The Domino Effect in the T10 Database on g1rush Server

Performance issues rarely occur in isolation. Often, a single problem can trigger a cascade of related issues, each compounding the overall impact on the system. This case study explores such a scenario in the T10 database on the g1rush server. 

Identifying the Initial Issue: Temporary Tablespace Overflow

On June 21, 2024, at 13:04:32, our DBPLUS PERFORMANCE MONITOR flagged a critical error: ORA-1652, indicating an inability to extend a temp segment by 128 in the TEMPORARY_DATA tablespace in the T10 database on the g1rush server. This error occurred due to concurrent sessions overwhelming the temp tablespace, consuming over 30GB.

The spike in usage highlighted in the graph prompted immediate attention. This overflow disrupted ongoing operations and hinted at underlying inefficiencies in resource management.

Secondary Issue: High CPU Load

Further investigation revealed persistently high CPU load, even after reducing the number of active processes. The cyclical nature of this load, peaking during times of high activity, suggested deeper issues in query optimization and resource allocation.

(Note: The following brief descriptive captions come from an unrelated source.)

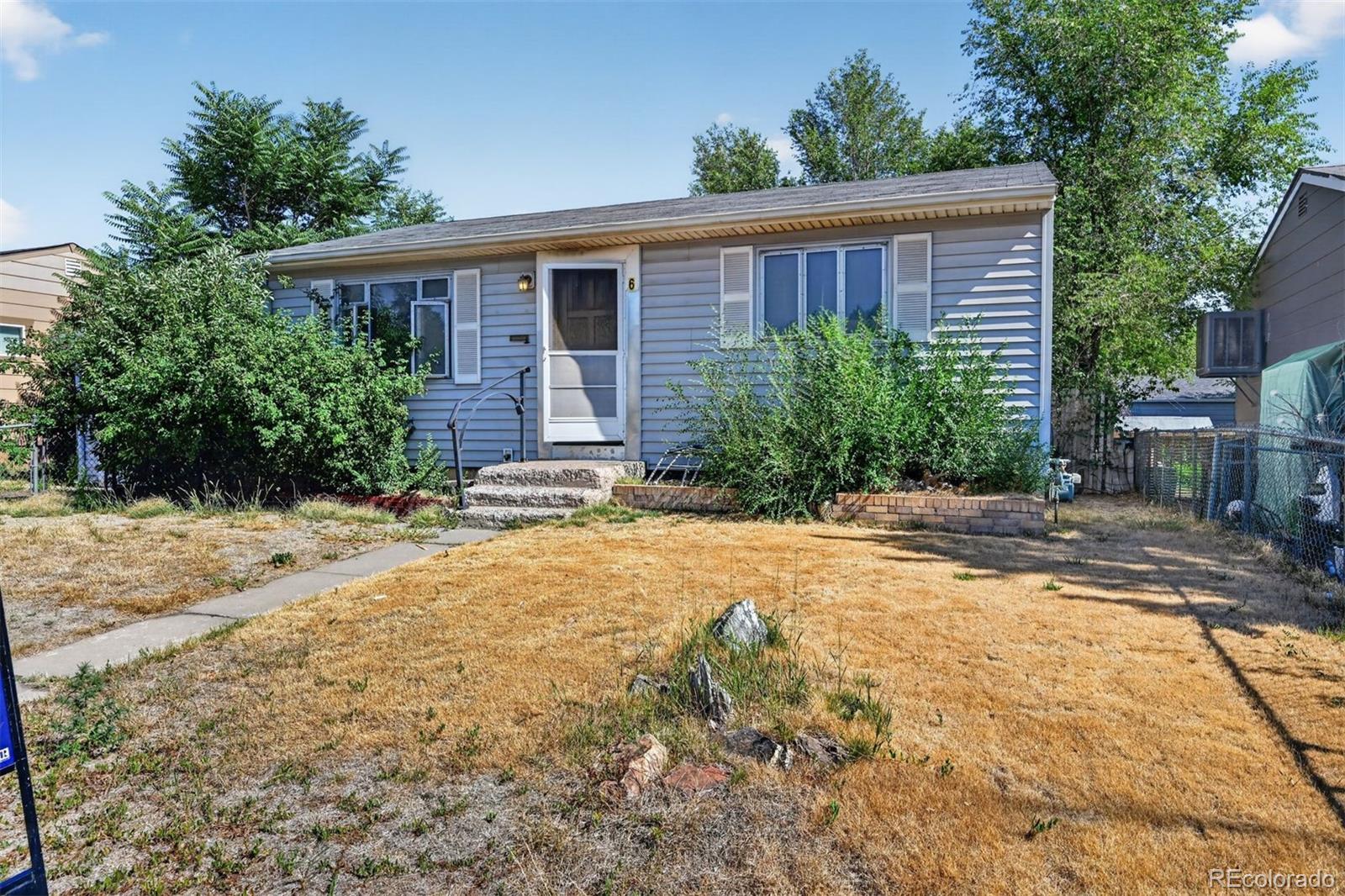 MLS Image #12 for 6621 e 79th avenue,commerce city, Colorado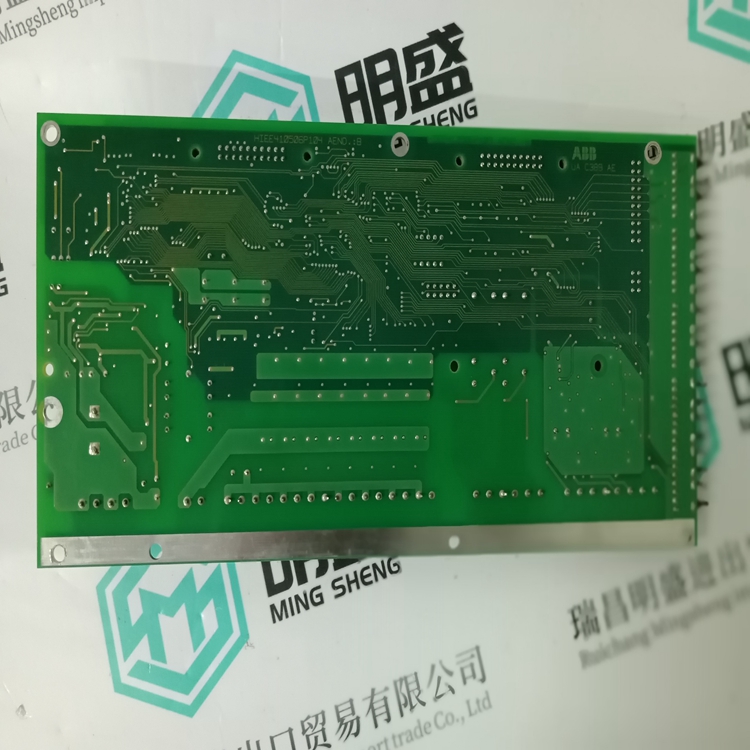 HIEE300888R0002(图1)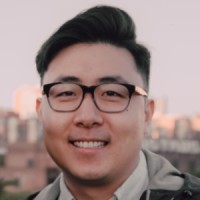 Remedy Meds Employee Timothy Kim's profile photo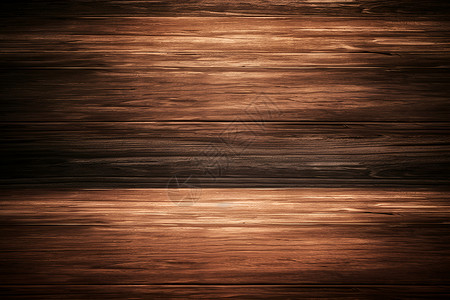 木制地板纹理背景图片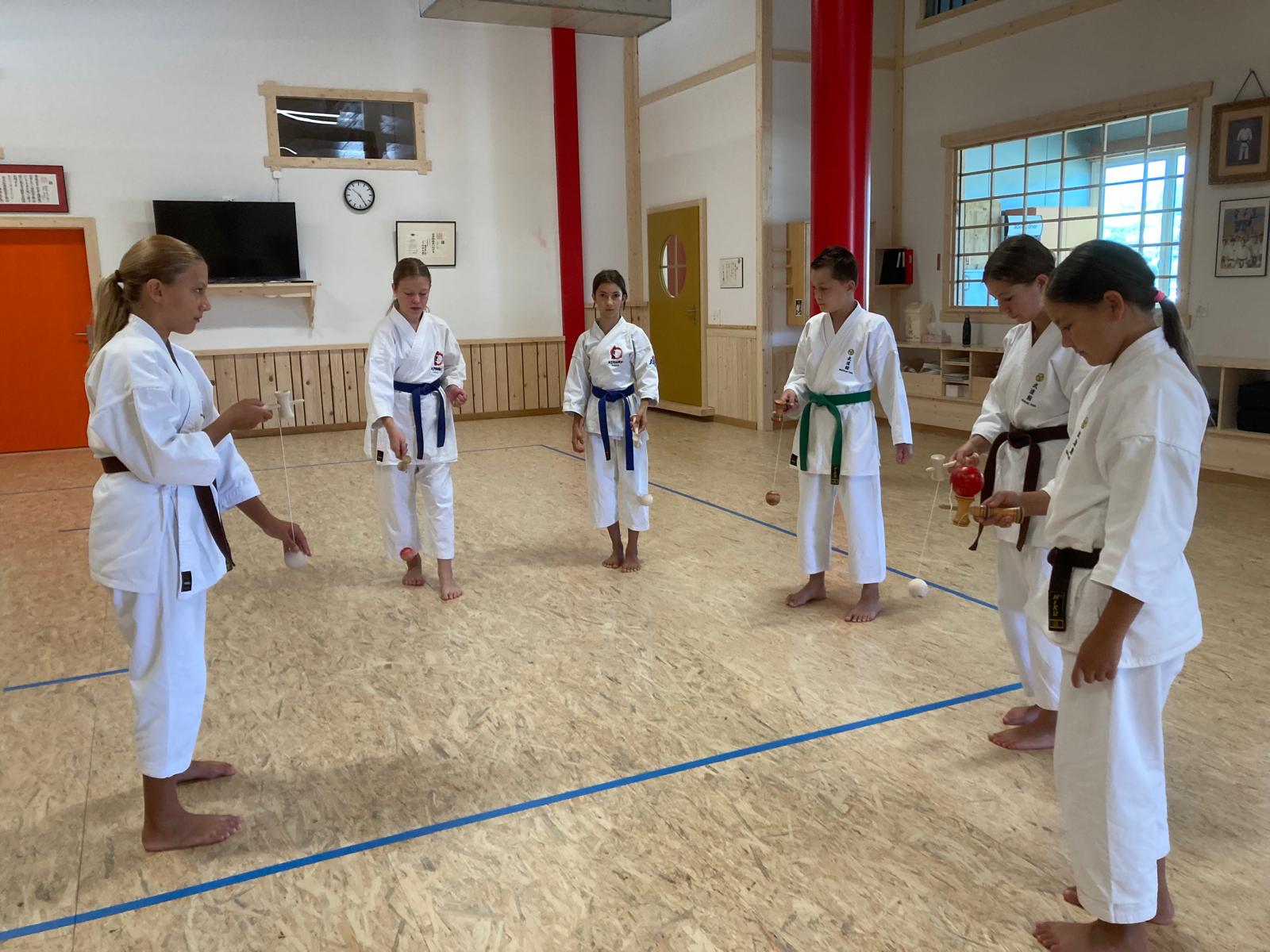 Samurai_Lager_30082025_09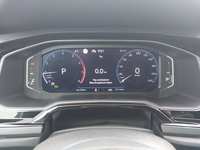 Kombinuoto instrumento vaizdas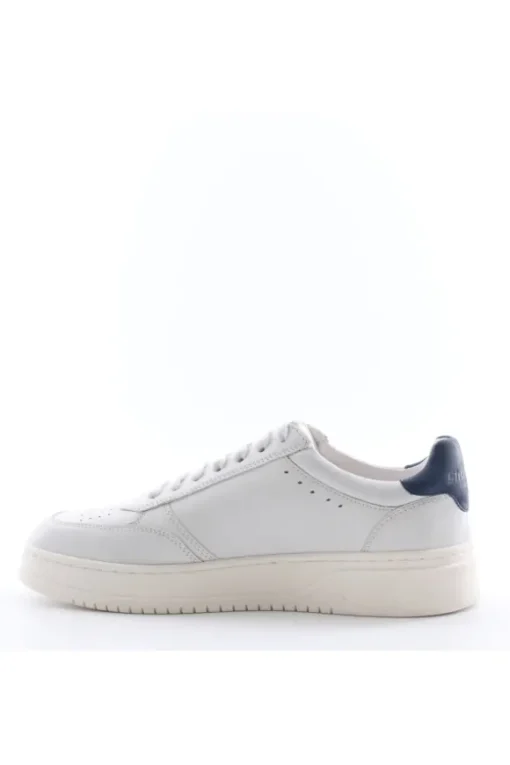 Shooters Sneaker S5584 Wh/night b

The above graph shows the busy time (CPUs), system time (CPUs), and user time (CPUs) with a clear pattern of cyclical peaks. This persistent high load required us to get deeper into the specific queries and processes consuming CPU resources.

Detailed Query Analysis: Execution Time and Plan Changes

The next step was to analyze specific queries contributing to the high CPU load. Query ID 3445255751, in particular, showed significant changes in execution time and plan. These changes were suspected to be linked to extended execution times for another query, ID 904000402, due to shared function usage.

The analysis revealed that query 3445255751 had experienced fluctuations in execution time, impacting overall performance. By comparing execution plans, we identified plan hash 232983816 as a potential cause of inefficiency.

This comparison highlighted the need for stabilizing query performance by enforcing a specific plan. The shift in execution strategies suggested a need for consistent monitoring and timely adjustments. Additionally, these two queries seem to mirror each other, with their performance intricately linked.

Network Load 

As we continued our investigation, we noted a significant network load, with data transfers reaching up to 52GB in an hour. This was indicative of substantial data movement, possibly exacerbating the performance issues observed.

The network traffic analysis showed a high volume of bytes received and sent via SQL*Net, underscoring the impact of data transfer on overall performance. This added another layer to the interconnected issues we were facing.